El segundo suceso tuvo lugar en la tierra del emir. Por instrucciones mías, para dar muestras de buena voluntad y devolver la visita de Al-Ghazal, Torkel viajó a Sevilla y se entrevistó con Abd al-Rahman, a quien su embajador le había descrito con lujo de detalles y desbordado entusiasmo la cortesía a la que los adoradores del fuego le habíamos hecho acreedor. Refrendada la paz entre los pueblos, el emir tomó de la mano a su huésped y lo llevó a través del palacio. Recorrieron salas enormes, vestíbulos alfombrados que amortiguaban suavemente las pisadas de los pies desnudos (bajo el suntuoso arco de la puerta principal, a Torkel le habían pedido sus sucias sandalias de cuero). Los muros estaban cubiertos con tapices que representaban paisajes desconocidos. Luego se internaron en un refrescante laberinto de corredores, a tramos umbroso y a tramos blanco por la luz que caía desde las bóvedas acristaladas. Salieron a un patio de mosaicos. En el centro había una piscina. De los pliegues humeantes de agua perfumada emanaba vapor. Jóvenes con velos transparentes vaciaban o llenaban jofainas gravitando en torno a un pozo que lindaba con el jardín.
“La hora del baño”, observó el emir, quien no soltaba la mano de Torkel. “Justo a tiempo”. Dos mujeres se acercaron a ellos sonriendo y los ayudaron a despojarse de sus dispares vestiduras. Se metieron en el agua sentándose con placidez en los estrados sumergidos. Abd al-Rahman ofreció a su huésped la serpentina pipa de caoba y ambos dieron unas caladas al hachís chisposo. Luego le pidió que escogiera a una doncella para que se convirtiese en su esposa. Como Torkel no acertaba a articular palabra, una muchacha de grandes ojos solicitó al emir permiso para acercarse y preguntar al forastero si ella podía tomarlo por esposo.
De vuelta en Aquitania, después de la exitosa misión, Torkel farfullaba frases que no tenían pies ni cabeza. Brincaba y entonaba cánticos, incapaz de dominar sus emociones. Ensalzó al emir de forma desproporcionada e inverosímil, lo que causó suspicacias en la corte y, lo admito, cierto agrietamiento receloso en mi vanidad de gobernante. Pero al cabo de una semana se tranquilizó y todos le deseamos suerte en su nueva aventura.
Me explicó el programa de la boda, el cual incluía una sesión de adoración simultánea a nuestros respectivos dioses. Abd al Rahman y sus súbditos orarían en un salón del palacio arrodillados frente a un hueco en la pared orientada hacia una ciudad llamada La Meca. Nosotros, al mismo tiempo pero en una floresta colindante, ofrendaríamos las inmolaciones de costumbre ante la imagen protectora de Thor. Opiné, en tono de broma, que esas ceremonias híbridas me daban mala espina, pero que al tratarse de un amigo entrañable estaba dispuesto a ceder en todo.

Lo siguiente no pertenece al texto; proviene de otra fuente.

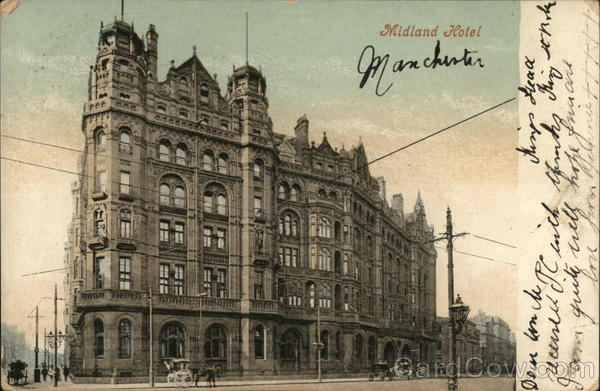 Midland Hotel Manchester United Kingdom Greater Manchester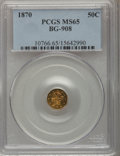 California Fractional Gold: , 1870 50C Liberty Octagonal 50 Cents, BG-908, R.5, MS65 PCGS. PCGSPopulation (11/6). NGC Census: (2/4). (#10766)...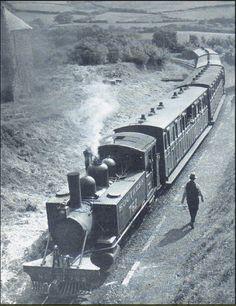 Baldwin 2-4-2 Narrow Gauge on Southern Rly, Lynton to Barnstaple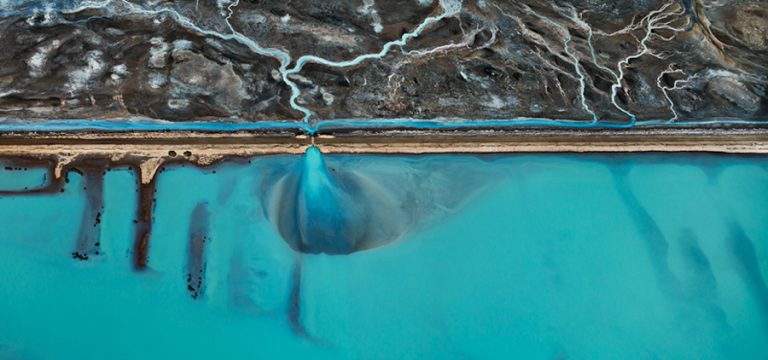 Edward-Burtynsky-Cerro-Prieto-Geothermal-Power-Station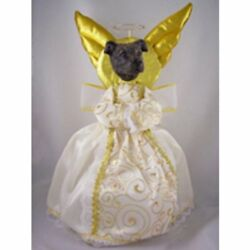 Staffordshire Bull Terrier Brindle Doogie Collection Angel Tree Topper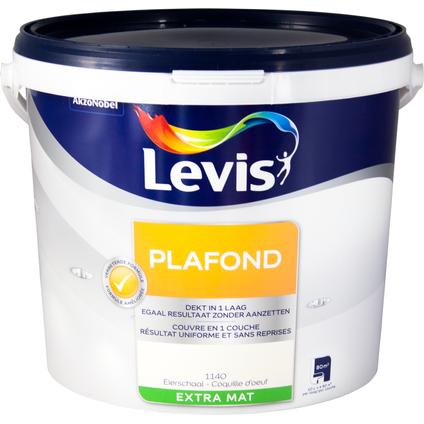 Levis plafondverf extra mat eierschaal 10L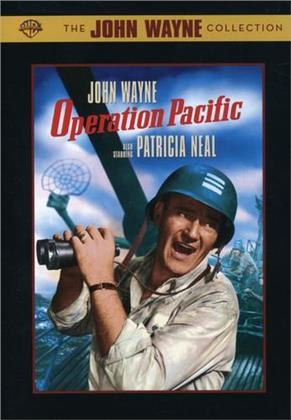 Operation pacific (1951) (b/w)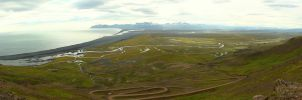 Panorama 20: River Valley by ragnaice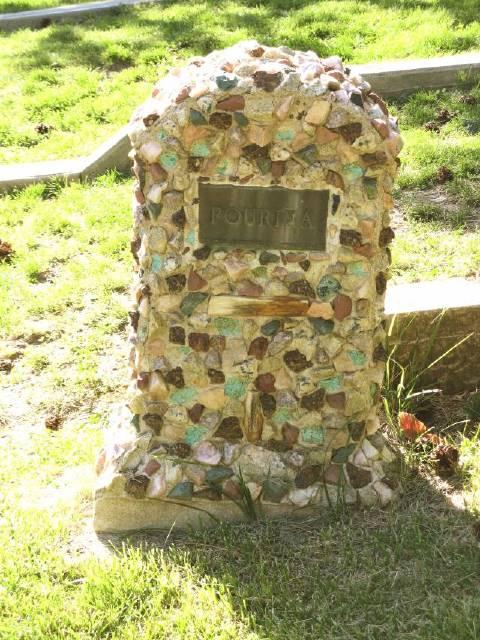 Mt. Moriah grave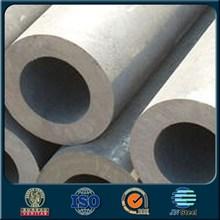 seamless tube cotton seamless tube fabric seamless tube 2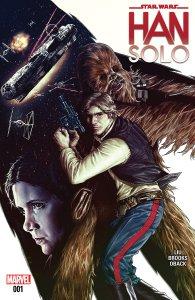 2016 Star Wars: Han Solo #1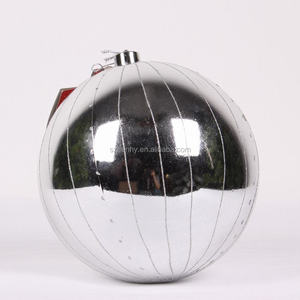 Shatterproof plastic big size outdoor christmas decorations ball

Viajé a Sevilla en compañía de mi mujer y las principales personalidades del reino. Son extraños los musulmanes: al enterarse de que la reina iría conmigo, el buen embajador y amigo Al-Ghazal, quizá temiendo una escena de celos de mi parte, o a lo mejor de la suya, pretextó padecer un resfriado mortífero que le impedía asistir a las nupcias.
De esta suerte, la paz y la libre navegación privaron durante algunos años entre los mundos de Alá y Thor.